EXERCISE:
Every line with the string "Vietnam" must be copied from the entries below.

STUDY MATERIAL:
▬▬▬

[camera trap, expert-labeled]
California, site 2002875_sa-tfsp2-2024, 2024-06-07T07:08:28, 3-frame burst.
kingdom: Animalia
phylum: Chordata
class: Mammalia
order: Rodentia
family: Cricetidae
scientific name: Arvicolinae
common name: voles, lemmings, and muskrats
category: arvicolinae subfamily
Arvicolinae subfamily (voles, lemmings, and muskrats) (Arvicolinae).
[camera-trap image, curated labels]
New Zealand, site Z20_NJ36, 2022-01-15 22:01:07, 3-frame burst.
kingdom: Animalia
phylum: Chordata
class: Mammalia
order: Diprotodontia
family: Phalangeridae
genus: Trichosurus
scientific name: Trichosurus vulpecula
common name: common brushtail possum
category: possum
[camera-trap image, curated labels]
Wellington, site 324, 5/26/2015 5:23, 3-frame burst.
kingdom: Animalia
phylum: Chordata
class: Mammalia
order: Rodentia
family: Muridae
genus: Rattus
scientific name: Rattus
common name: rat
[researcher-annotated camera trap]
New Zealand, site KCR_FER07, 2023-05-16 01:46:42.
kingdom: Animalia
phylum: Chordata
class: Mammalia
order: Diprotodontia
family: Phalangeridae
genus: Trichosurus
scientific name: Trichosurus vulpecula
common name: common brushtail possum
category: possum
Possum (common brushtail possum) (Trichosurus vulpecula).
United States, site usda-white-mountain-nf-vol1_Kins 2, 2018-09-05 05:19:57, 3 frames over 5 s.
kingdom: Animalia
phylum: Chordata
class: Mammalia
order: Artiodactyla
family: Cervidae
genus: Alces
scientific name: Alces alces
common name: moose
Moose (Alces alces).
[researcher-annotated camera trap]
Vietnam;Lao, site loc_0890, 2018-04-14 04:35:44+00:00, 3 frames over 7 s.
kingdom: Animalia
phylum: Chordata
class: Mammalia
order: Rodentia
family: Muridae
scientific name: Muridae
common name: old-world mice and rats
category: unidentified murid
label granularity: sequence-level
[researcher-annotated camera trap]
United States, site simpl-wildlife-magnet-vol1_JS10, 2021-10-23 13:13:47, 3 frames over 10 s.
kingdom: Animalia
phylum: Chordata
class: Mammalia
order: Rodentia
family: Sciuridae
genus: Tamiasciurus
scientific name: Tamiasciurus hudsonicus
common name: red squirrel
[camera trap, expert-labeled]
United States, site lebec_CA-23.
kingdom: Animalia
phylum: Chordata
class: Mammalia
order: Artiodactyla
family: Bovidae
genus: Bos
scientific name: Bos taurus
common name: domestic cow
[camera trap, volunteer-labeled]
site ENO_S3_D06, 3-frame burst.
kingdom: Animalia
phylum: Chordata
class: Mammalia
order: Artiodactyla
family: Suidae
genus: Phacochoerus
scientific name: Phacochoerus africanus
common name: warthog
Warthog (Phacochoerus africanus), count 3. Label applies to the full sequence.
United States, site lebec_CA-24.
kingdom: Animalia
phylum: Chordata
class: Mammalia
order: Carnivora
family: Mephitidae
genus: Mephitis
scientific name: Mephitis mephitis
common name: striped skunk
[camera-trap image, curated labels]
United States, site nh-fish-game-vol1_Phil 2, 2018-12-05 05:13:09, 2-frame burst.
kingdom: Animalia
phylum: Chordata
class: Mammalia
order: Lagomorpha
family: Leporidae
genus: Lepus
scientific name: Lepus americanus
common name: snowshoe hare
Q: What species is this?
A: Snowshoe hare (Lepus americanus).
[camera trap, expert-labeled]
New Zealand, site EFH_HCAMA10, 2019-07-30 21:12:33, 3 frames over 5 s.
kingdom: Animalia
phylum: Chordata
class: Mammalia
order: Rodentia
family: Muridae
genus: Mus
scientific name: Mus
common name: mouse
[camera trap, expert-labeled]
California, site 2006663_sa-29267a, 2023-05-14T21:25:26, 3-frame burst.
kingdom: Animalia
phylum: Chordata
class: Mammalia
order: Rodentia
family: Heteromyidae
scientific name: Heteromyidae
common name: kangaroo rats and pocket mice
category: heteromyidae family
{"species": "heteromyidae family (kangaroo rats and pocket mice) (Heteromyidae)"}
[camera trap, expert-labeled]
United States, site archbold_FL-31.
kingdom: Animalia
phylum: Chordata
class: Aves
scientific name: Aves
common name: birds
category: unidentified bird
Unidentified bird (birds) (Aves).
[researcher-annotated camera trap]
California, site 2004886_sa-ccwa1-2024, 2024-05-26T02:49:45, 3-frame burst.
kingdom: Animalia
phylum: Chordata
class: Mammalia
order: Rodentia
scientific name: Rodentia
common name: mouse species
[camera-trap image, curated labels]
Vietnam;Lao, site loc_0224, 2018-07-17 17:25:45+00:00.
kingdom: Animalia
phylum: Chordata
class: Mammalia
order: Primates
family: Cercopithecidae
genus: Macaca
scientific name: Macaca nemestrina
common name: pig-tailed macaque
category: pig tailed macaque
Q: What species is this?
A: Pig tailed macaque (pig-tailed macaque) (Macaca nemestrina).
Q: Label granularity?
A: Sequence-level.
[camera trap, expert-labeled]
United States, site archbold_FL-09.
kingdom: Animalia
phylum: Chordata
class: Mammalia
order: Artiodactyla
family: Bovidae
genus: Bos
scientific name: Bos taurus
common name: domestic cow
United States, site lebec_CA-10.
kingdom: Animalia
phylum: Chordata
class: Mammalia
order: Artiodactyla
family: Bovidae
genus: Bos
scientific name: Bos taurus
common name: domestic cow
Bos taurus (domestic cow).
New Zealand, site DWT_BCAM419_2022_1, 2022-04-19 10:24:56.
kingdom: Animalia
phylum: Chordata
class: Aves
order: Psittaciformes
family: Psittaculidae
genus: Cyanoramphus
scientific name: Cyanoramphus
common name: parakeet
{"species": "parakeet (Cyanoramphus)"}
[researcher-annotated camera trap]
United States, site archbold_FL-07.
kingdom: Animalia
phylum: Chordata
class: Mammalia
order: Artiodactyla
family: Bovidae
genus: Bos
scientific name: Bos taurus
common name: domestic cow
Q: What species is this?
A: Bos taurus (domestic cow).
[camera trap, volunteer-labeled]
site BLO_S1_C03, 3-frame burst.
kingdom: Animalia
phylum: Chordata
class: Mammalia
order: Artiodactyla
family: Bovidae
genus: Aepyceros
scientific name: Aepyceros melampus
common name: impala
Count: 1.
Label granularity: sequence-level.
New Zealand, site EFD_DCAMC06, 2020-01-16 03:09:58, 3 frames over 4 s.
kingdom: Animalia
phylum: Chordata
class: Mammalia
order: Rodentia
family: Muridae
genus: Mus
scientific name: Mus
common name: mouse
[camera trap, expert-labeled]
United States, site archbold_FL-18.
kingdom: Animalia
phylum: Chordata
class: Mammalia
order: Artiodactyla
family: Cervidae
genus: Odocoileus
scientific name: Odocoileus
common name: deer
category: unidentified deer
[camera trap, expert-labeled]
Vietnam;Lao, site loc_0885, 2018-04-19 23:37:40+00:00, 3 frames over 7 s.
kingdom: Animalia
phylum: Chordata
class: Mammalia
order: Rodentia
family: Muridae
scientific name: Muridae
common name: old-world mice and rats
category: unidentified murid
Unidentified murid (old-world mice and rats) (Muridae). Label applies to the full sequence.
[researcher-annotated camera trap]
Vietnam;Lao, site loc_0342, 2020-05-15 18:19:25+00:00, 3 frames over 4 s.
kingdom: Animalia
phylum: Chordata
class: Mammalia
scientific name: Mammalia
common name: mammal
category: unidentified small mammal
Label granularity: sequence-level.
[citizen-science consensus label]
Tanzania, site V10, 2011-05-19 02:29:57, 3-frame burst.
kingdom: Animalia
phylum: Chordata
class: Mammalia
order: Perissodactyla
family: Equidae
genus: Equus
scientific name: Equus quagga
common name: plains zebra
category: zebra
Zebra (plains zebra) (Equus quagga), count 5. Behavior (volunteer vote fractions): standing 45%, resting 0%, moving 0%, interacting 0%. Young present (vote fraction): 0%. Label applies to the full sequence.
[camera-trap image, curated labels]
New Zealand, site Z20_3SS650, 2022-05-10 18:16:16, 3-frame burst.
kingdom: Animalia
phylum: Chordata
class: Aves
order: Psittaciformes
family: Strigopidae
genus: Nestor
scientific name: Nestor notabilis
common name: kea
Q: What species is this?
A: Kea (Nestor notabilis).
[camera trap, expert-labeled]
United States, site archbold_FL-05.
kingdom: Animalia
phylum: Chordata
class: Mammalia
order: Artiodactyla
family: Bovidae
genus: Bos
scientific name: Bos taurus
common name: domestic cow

▬▬▬

WRITTEN ANSWER:
Vietnam;Lao, site loc_0890, 2018-04-14 04:35:44+00:00, 3 frames over 7 s.
Vietnam;Lao, site loc_0224, 2018-07-17 17:25:45+00:00.
Vietnam;Lao, site loc_0885, 2018-04-19 23:37:40+00:00, 3 frames over 7 s.
Vietnam;Lao, site loc_0342, 2020-05-15 18:19:25+00:00, 3 frames over 4 s.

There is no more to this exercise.